Follow-Bench: A Unified Motion Planning Benchmark for Socially-Aware Robot Person Following

Abstract

Robot person following (RPF)---mobile robots that follow and assist a specific person---has emerging applications in personal assistance, security patrols, eldercare, and logistics. To be effective, such robots must follow the target while ensuring safety and comfort for both the target and surrounding people. In this work, we present the first comprehensive study of RPF, which (i) surveys representative scenarios, motion-planning methods, and evaluation metrics with a focus on safety and comfort; (ii) introduces Follow-Bench, a unified benchmark simulating diverse scenarios, including various target trajectory patterns, crowd dynamics, and environmental layouts; and (iii) re-implements six representative RPF planners, ensuring that both safety and comfort are systematically considered. Moreover, we evaluate the two best-performing planners from our benchmark on a differential-drive robot to provide insights into real-world deployment of RPF planners. Extensive simulation and real-world experiments provide quantitative study of the safety-comfort trade-offs of existing planners, while revealing open challenges and future research directions.

Review

We focus on two critical and quantifiable requirements that are frequently prioritized: safety and comfort:

  • Safety: An objective requirement, ensuring that the robot avoids collisions while maintaining continuous observation of the target person.
  • Comfort: In contrast, this is more subjective and is typically reflected in the robot's motion patterns and the relative distances between the robot, the target person, and surrounding pedestrians (i.e., proxemics).
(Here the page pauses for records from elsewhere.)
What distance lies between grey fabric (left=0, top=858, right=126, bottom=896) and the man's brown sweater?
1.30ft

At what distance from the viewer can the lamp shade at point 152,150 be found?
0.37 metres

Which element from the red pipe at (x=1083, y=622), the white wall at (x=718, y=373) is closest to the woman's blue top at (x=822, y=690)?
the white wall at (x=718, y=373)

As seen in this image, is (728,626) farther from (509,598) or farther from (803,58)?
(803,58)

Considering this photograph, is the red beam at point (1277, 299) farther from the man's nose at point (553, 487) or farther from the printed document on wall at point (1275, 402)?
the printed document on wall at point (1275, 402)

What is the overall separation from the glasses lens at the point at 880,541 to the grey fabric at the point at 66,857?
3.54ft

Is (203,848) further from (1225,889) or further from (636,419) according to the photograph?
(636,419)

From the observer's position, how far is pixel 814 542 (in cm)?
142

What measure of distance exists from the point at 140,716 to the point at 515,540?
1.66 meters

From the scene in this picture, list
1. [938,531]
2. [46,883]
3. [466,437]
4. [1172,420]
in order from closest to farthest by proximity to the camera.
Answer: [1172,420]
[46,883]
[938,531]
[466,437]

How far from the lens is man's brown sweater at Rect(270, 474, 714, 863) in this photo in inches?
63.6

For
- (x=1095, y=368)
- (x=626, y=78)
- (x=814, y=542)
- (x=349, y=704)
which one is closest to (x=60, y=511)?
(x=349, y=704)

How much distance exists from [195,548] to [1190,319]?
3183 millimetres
Guided by these two requirements, we comprehensively review RPF-related scenarios that challenge safety and comfort, and the evaluation metrics used to assess performance with respect to these requirements. Furthermore, the reviewed RPF planners are analyzed with an emphasis on how they are designed to address these two key requirements. To enable systematic performance evaluation, we introduce Follow-Bench, a unified benchmark for evaluating RPF planners under diverse conditions, including various target trajectory patterns, pedestrian-flow patterns, and environmental layouts. We re-implement six popular RPF planners, ensuring that both safety and comfort are systematically considered, including: MPC-based, MPC w/ Traj., MPC w/ DS., SFM-based, DWA-based and DWA w/ Traj.

Benchmark Results

Real-world Experiments

Challenges and Future Directions

  • Balancing Trade-offs between Safety and Comfort: Most RPF planners struggle with the trade-off between keeping a socially comfortable distance to the target and avoiding collisions, especially in crowded or cluttered environments. Fixed point/trajectory tracking often leads to occlusions and safety risks, while optimization-based planners face computational challenges in dynamic settings. Promising directions include (i) adaptive trajectory prediction that integrates human motion forecasts and visibility constraints, (ii) convexified or sampling-based MPC to reduce real-time complexity, and (iii) hierarchical planning that separates high-level candidate generation from low-level collision-free execution.
  • Improving Spatial-temporal Obstacle Representation, Prediction and Planning: Current polygon-based clustering works for discrete clutter but struggles with continuous structures (e.g., walls, doorways) and may merge targets with nearby obstacles. Future work should develop more robust obstacle representations and adaptive safe distances for different spatial contexts. Incorporating not only target trajectories but also predictions of surrounding pedestrians—using advanced models like Social-GAN—can enable smoother, socially aware planning that balances visibility, safety, and proxemics.
  • Discovering and Utilizing Environmental Patterns: Beyond short-term trajectory prediction, RPF can benefit from recognizing long-term crowd and environmental patterns. For example, following pedestrian flow at crosswalks or detouring around dense formations allows safer, more comfortable re-approach to the target. A promising direction is to integrate high-level pattern recognition with low-level planning to balance visibility, safety, and comfort in complex environments.
  • Towards More Expressive Intermediate Representations: Point- or trajectory-based references often fail under occlusions, while cost maps and potential fields lack distance encoding and are costly to update. ESDFs provide smooth, distance-aware planning but remain computationally heavy in dynamic settings. Future directions include designing intermediate representations that jointly encode visibility, safety, and social constraints—potentially using learning-based methods for compact and adaptive modeling.